◆ **Article**:
☆ ☆ ☆ ☆ ☆

SUMMARY OF THE INVENTION
[0012] The present invention allows treatment of calcium
compound-containing solids obtained from a waste paper de-inking
sludge to be carried out in a manner which does not suffer from the
problems of the prior published processes referred to earlier and
allows improved products suitable for re-use as pigments and
fillers, e.g., for addition to papermaking compositions, to be
obtained in a simpler and cheaper manner.
[0013] According to the present invention there is provided a
method of treating solid containing material derived from effluent
or sludge from a plant for de-inking paper, the material containing
calcium in the form of one or more insoluble calcium compounds, the
method including the steps of treating the material to cause
dissolution of the calcium thereby forming a calcium ion-containing
solution in which insoluble solids are suspended, separating the
solution from the insoluble solids and incinerating the insoluble
solids. The method according to the present invention is considered
to comprise any one of those steps, and is alternatively considered
to comprise at least two of those steps in combination.
[0014] The treated solid containing material may comprise the said
effluent or sludge, optionally after diluting with water, and may
comprise the particulate materials described hereinbefore. The said
calcium compound may comprise calcium carbonate and/or calcium
sulfate and/or calcium silicate, and/or calcium phosphate.

☆ ☆ ☆ ☆ ☆

◆ **Given information**:
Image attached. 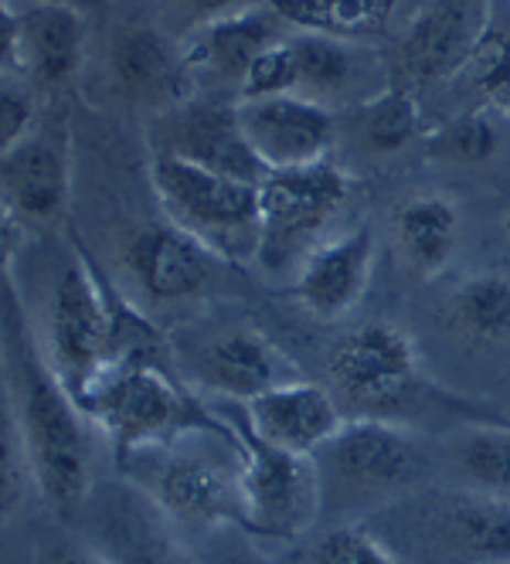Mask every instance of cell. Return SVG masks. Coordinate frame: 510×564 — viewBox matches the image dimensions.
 <instances>
[{"label": "cell", "mask_w": 510, "mask_h": 564, "mask_svg": "<svg viewBox=\"0 0 510 564\" xmlns=\"http://www.w3.org/2000/svg\"><path fill=\"white\" fill-rule=\"evenodd\" d=\"M4 354H8V398L18 432L37 479V497L52 510L72 513L93 490V435L89 415L65 391L45 360L24 310L18 306L14 282L4 286Z\"/></svg>", "instance_id": "cell-1"}, {"label": "cell", "mask_w": 510, "mask_h": 564, "mask_svg": "<svg viewBox=\"0 0 510 564\" xmlns=\"http://www.w3.org/2000/svg\"><path fill=\"white\" fill-rule=\"evenodd\" d=\"M327 378L347 419H388L405 425L409 415L433 401V405L456 409L474 422H510L490 409H474L463 398L428 384L422 378L415 340L384 319L355 327L330 347Z\"/></svg>", "instance_id": "cell-2"}, {"label": "cell", "mask_w": 510, "mask_h": 564, "mask_svg": "<svg viewBox=\"0 0 510 564\" xmlns=\"http://www.w3.org/2000/svg\"><path fill=\"white\" fill-rule=\"evenodd\" d=\"M83 412L109 442L120 469L143 453L167 449L198 432L235 435L221 412L202 405L161 365H123L106 371L86 394Z\"/></svg>", "instance_id": "cell-3"}, {"label": "cell", "mask_w": 510, "mask_h": 564, "mask_svg": "<svg viewBox=\"0 0 510 564\" xmlns=\"http://www.w3.org/2000/svg\"><path fill=\"white\" fill-rule=\"evenodd\" d=\"M187 435L167 449H153L127 463L153 507L187 531L246 528L242 494V442L239 435Z\"/></svg>", "instance_id": "cell-4"}, {"label": "cell", "mask_w": 510, "mask_h": 564, "mask_svg": "<svg viewBox=\"0 0 510 564\" xmlns=\"http://www.w3.org/2000/svg\"><path fill=\"white\" fill-rule=\"evenodd\" d=\"M324 482V507H381L412 497L428 473L419 435L388 419H347L313 456Z\"/></svg>", "instance_id": "cell-5"}, {"label": "cell", "mask_w": 510, "mask_h": 564, "mask_svg": "<svg viewBox=\"0 0 510 564\" xmlns=\"http://www.w3.org/2000/svg\"><path fill=\"white\" fill-rule=\"evenodd\" d=\"M150 181L167 221L202 238L225 262L256 259L262 231L259 184L208 171L171 153L153 156Z\"/></svg>", "instance_id": "cell-6"}, {"label": "cell", "mask_w": 510, "mask_h": 564, "mask_svg": "<svg viewBox=\"0 0 510 564\" xmlns=\"http://www.w3.org/2000/svg\"><path fill=\"white\" fill-rule=\"evenodd\" d=\"M37 344H42L45 360L65 391L83 409L86 394L116 365L109 286L86 252L68 256L65 265L55 272L45 330Z\"/></svg>", "instance_id": "cell-7"}, {"label": "cell", "mask_w": 510, "mask_h": 564, "mask_svg": "<svg viewBox=\"0 0 510 564\" xmlns=\"http://www.w3.org/2000/svg\"><path fill=\"white\" fill-rule=\"evenodd\" d=\"M242 442V494H246V528L242 534L265 541H296L324 510V482L313 456H296L259 438L242 405L221 412Z\"/></svg>", "instance_id": "cell-8"}, {"label": "cell", "mask_w": 510, "mask_h": 564, "mask_svg": "<svg viewBox=\"0 0 510 564\" xmlns=\"http://www.w3.org/2000/svg\"><path fill=\"white\" fill-rule=\"evenodd\" d=\"M433 564H510V503L469 490L405 497L384 513Z\"/></svg>", "instance_id": "cell-9"}, {"label": "cell", "mask_w": 510, "mask_h": 564, "mask_svg": "<svg viewBox=\"0 0 510 564\" xmlns=\"http://www.w3.org/2000/svg\"><path fill=\"white\" fill-rule=\"evenodd\" d=\"M350 191V181L330 160L290 171H269L259 184L262 231L256 262L269 272H283L296 259L303 262L321 246L324 228L337 218Z\"/></svg>", "instance_id": "cell-10"}, {"label": "cell", "mask_w": 510, "mask_h": 564, "mask_svg": "<svg viewBox=\"0 0 510 564\" xmlns=\"http://www.w3.org/2000/svg\"><path fill=\"white\" fill-rule=\"evenodd\" d=\"M86 28L72 4L31 0L24 11L0 14V65L4 75L28 78L31 86L58 89L83 65Z\"/></svg>", "instance_id": "cell-11"}, {"label": "cell", "mask_w": 510, "mask_h": 564, "mask_svg": "<svg viewBox=\"0 0 510 564\" xmlns=\"http://www.w3.org/2000/svg\"><path fill=\"white\" fill-rule=\"evenodd\" d=\"M239 123L265 171L321 164L337 137L334 112L300 93L239 102Z\"/></svg>", "instance_id": "cell-12"}, {"label": "cell", "mask_w": 510, "mask_h": 564, "mask_svg": "<svg viewBox=\"0 0 510 564\" xmlns=\"http://www.w3.org/2000/svg\"><path fill=\"white\" fill-rule=\"evenodd\" d=\"M156 153L184 156L191 164H202L208 171L242 177L252 184H262V177L269 174L242 133L239 102H218V99L181 102L164 119V147Z\"/></svg>", "instance_id": "cell-13"}, {"label": "cell", "mask_w": 510, "mask_h": 564, "mask_svg": "<svg viewBox=\"0 0 510 564\" xmlns=\"http://www.w3.org/2000/svg\"><path fill=\"white\" fill-rule=\"evenodd\" d=\"M127 269L153 303H181L198 296L218 262H225L202 238L174 221H153L127 241Z\"/></svg>", "instance_id": "cell-14"}, {"label": "cell", "mask_w": 510, "mask_h": 564, "mask_svg": "<svg viewBox=\"0 0 510 564\" xmlns=\"http://www.w3.org/2000/svg\"><path fill=\"white\" fill-rule=\"evenodd\" d=\"M375 275V231L368 225L321 241L293 275L296 303L317 319H340L355 310Z\"/></svg>", "instance_id": "cell-15"}, {"label": "cell", "mask_w": 510, "mask_h": 564, "mask_svg": "<svg viewBox=\"0 0 510 564\" xmlns=\"http://www.w3.org/2000/svg\"><path fill=\"white\" fill-rule=\"evenodd\" d=\"M242 415L269 446H280L296 456H317L347 422L334 391L303 378L249 398Z\"/></svg>", "instance_id": "cell-16"}, {"label": "cell", "mask_w": 510, "mask_h": 564, "mask_svg": "<svg viewBox=\"0 0 510 564\" xmlns=\"http://www.w3.org/2000/svg\"><path fill=\"white\" fill-rule=\"evenodd\" d=\"M4 218L18 225H48L68 205V150L65 140L34 130L0 156Z\"/></svg>", "instance_id": "cell-17"}, {"label": "cell", "mask_w": 510, "mask_h": 564, "mask_svg": "<svg viewBox=\"0 0 510 564\" xmlns=\"http://www.w3.org/2000/svg\"><path fill=\"white\" fill-rule=\"evenodd\" d=\"M300 378L303 375L293 360L269 337L249 327L221 334L198 357V384L218 398L239 401V405L269 388Z\"/></svg>", "instance_id": "cell-18"}, {"label": "cell", "mask_w": 510, "mask_h": 564, "mask_svg": "<svg viewBox=\"0 0 510 564\" xmlns=\"http://www.w3.org/2000/svg\"><path fill=\"white\" fill-rule=\"evenodd\" d=\"M480 31L484 21L474 0H428L405 28L402 62L422 83H436L466 65Z\"/></svg>", "instance_id": "cell-19"}, {"label": "cell", "mask_w": 510, "mask_h": 564, "mask_svg": "<svg viewBox=\"0 0 510 564\" xmlns=\"http://www.w3.org/2000/svg\"><path fill=\"white\" fill-rule=\"evenodd\" d=\"M167 523L171 520L143 490H127L112 497L96 517L99 551L112 564H198L181 547Z\"/></svg>", "instance_id": "cell-20"}, {"label": "cell", "mask_w": 510, "mask_h": 564, "mask_svg": "<svg viewBox=\"0 0 510 564\" xmlns=\"http://www.w3.org/2000/svg\"><path fill=\"white\" fill-rule=\"evenodd\" d=\"M280 18L269 8H246L225 18L208 21L198 37L187 45L184 52V65L187 72H208L218 78H231V83H242V75L249 72V65L276 42L280 37Z\"/></svg>", "instance_id": "cell-21"}, {"label": "cell", "mask_w": 510, "mask_h": 564, "mask_svg": "<svg viewBox=\"0 0 510 564\" xmlns=\"http://www.w3.org/2000/svg\"><path fill=\"white\" fill-rule=\"evenodd\" d=\"M109 75L112 86L133 102L181 99L191 83L184 55H177L153 28H130L116 34L109 48Z\"/></svg>", "instance_id": "cell-22"}, {"label": "cell", "mask_w": 510, "mask_h": 564, "mask_svg": "<svg viewBox=\"0 0 510 564\" xmlns=\"http://www.w3.org/2000/svg\"><path fill=\"white\" fill-rule=\"evenodd\" d=\"M446 466L459 490L510 503V422H463L446 438Z\"/></svg>", "instance_id": "cell-23"}, {"label": "cell", "mask_w": 510, "mask_h": 564, "mask_svg": "<svg viewBox=\"0 0 510 564\" xmlns=\"http://www.w3.org/2000/svg\"><path fill=\"white\" fill-rule=\"evenodd\" d=\"M395 238H399V249L405 252V259L419 272L436 275L453 262V256L459 249L463 221H459V212L449 197L419 194V197H409L399 208Z\"/></svg>", "instance_id": "cell-24"}, {"label": "cell", "mask_w": 510, "mask_h": 564, "mask_svg": "<svg viewBox=\"0 0 510 564\" xmlns=\"http://www.w3.org/2000/svg\"><path fill=\"white\" fill-rule=\"evenodd\" d=\"M262 4L300 34H327L355 45L384 34L395 11V0H262Z\"/></svg>", "instance_id": "cell-25"}, {"label": "cell", "mask_w": 510, "mask_h": 564, "mask_svg": "<svg viewBox=\"0 0 510 564\" xmlns=\"http://www.w3.org/2000/svg\"><path fill=\"white\" fill-rule=\"evenodd\" d=\"M449 324L474 344H507L510 340V275L474 272L449 296Z\"/></svg>", "instance_id": "cell-26"}, {"label": "cell", "mask_w": 510, "mask_h": 564, "mask_svg": "<svg viewBox=\"0 0 510 564\" xmlns=\"http://www.w3.org/2000/svg\"><path fill=\"white\" fill-rule=\"evenodd\" d=\"M290 42L296 52V75H300L296 93L300 96L324 102V96L344 93L347 83H355L358 62H361V52L355 42L327 37V34H296Z\"/></svg>", "instance_id": "cell-27"}, {"label": "cell", "mask_w": 510, "mask_h": 564, "mask_svg": "<svg viewBox=\"0 0 510 564\" xmlns=\"http://www.w3.org/2000/svg\"><path fill=\"white\" fill-rule=\"evenodd\" d=\"M286 564H405V557L378 531L347 520L324 531L321 538H313Z\"/></svg>", "instance_id": "cell-28"}, {"label": "cell", "mask_w": 510, "mask_h": 564, "mask_svg": "<svg viewBox=\"0 0 510 564\" xmlns=\"http://www.w3.org/2000/svg\"><path fill=\"white\" fill-rule=\"evenodd\" d=\"M419 102L409 89L388 86L358 109V127L371 150L399 153L419 133Z\"/></svg>", "instance_id": "cell-29"}, {"label": "cell", "mask_w": 510, "mask_h": 564, "mask_svg": "<svg viewBox=\"0 0 510 564\" xmlns=\"http://www.w3.org/2000/svg\"><path fill=\"white\" fill-rule=\"evenodd\" d=\"M463 68L487 102L510 106V24H484Z\"/></svg>", "instance_id": "cell-30"}, {"label": "cell", "mask_w": 510, "mask_h": 564, "mask_svg": "<svg viewBox=\"0 0 510 564\" xmlns=\"http://www.w3.org/2000/svg\"><path fill=\"white\" fill-rule=\"evenodd\" d=\"M497 127L484 112H463L428 137V153L453 164H480L497 153Z\"/></svg>", "instance_id": "cell-31"}, {"label": "cell", "mask_w": 510, "mask_h": 564, "mask_svg": "<svg viewBox=\"0 0 510 564\" xmlns=\"http://www.w3.org/2000/svg\"><path fill=\"white\" fill-rule=\"evenodd\" d=\"M300 86L296 75V52L293 42L283 37L272 48H265L239 83V102L246 99H269V96H290Z\"/></svg>", "instance_id": "cell-32"}, {"label": "cell", "mask_w": 510, "mask_h": 564, "mask_svg": "<svg viewBox=\"0 0 510 564\" xmlns=\"http://www.w3.org/2000/svg\"><path fill=\"white\" fill-rule=\"evenodd\" d=\"M0 442H4V453H0V510H4V520H11L14 510L28 503L24 497L37 490V479L8 405H4V432H0Z\"/></svg>", "instance_id": "cell-33"}, {"label": "cell", "mask_w": 510, "mask_h": 564, "mask_svg": "<svg viewBox=\"0 0 510 564\" xmlns=\"http://www.w3.org/2000/svg\"><path fill=\"white\" fill-rule=\"evenodd\" d=\"M34 116L37 106L31 83L18 75H4V86H0V143H4V150L34 133Z\"/></svg>", "instance_id": "cell-34"}, {"label": "cell", "mask_w": 510, "mask_h": 564, "mask_svg": "<svg viewBox=\"0 0 510 564\" xmlns=\"http://www.w3.org/2000/svg\"><path fill=\"white\" fill-rule=\"evenodd\" d=\"M37 564H112L99 547L78 544L68 538H45L37 544Z\"/></svg>", "instance_id": "cell-35"}, {"label": "cell", "mask_w": 510, "mask_h": 564, "mask_svg": "<svg viewBox=\"0 0 510 564\" xmlns=\"http://www.w3.org/2000/svg\"><path fill=\"white\" fill-rule=\"evenodd\" d=\"M177 4H181L184 11H191V14L215 21V18H225V14H235V11H239L242 0H177Z\"/></svg>", "instance_id": "cell-36"}, {"label": "cell", "mask_w": 510, "mask_h": 564, "mask_svg": "<svg viewBox=\"0 0 510 564\" xmlns=\"http://www.w3.org/2000/svg\"><path fill=\"white\" fill-rule=\"evenodd\" d=\"M218 564H272V561L259 557L252 547H228V551H225V557H221Z\"/></svg>", "instance_id": "cell-37"}, {"label": "cell", "mask_w": 510, "mask_h": 564, "mask_svg": "<svg viewBox=\"0 0 510 564\" xmlns=\"http://www.w3.org/2000/svg\"><path fill=\"white\" fill-rule=\"evenodd\" d=\"M52 4H72V8H86L93 0H52Z\"/></svg>", "instance_id": "cell-38"}, {"label": "cell", "mask_w": 510, "mask_h": 564, "mask_svg": "<svg viewBox=\"0 0 510 564\" xmlns=\"http://www.w3.org/2000/svg\"><path fill=\"white\" fill-rule=\"evenodd\" d=\"M503 228H507V238H510V215H507V221H503Z\"/></svg>", "instance_id": "cell-39"}]
</instances>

☆ ☆ ☆ ☆ ☆

◆ **Problem statement**:
Write out the passage from the invention summary word for word, starting at "SUMMARY OF THE" and stopping after "and cheaper manner.". Rely only on the invention summary and ignore the material.

◆ **Written answer**:
SUMMARY OF THE INVENTION
[0012] The present invention allows treatment of calcium
compound-containing solids obtained from a waste paper de-inking
sludge to be carried out in a manner which does not suffer from the
problems of the prior published processes referred to earlier and
allows improved products suitable for re-use as pigments and
fillers, e.g., for addition to papermaking compositions, to be
obtained in a simpler and cheaper manner.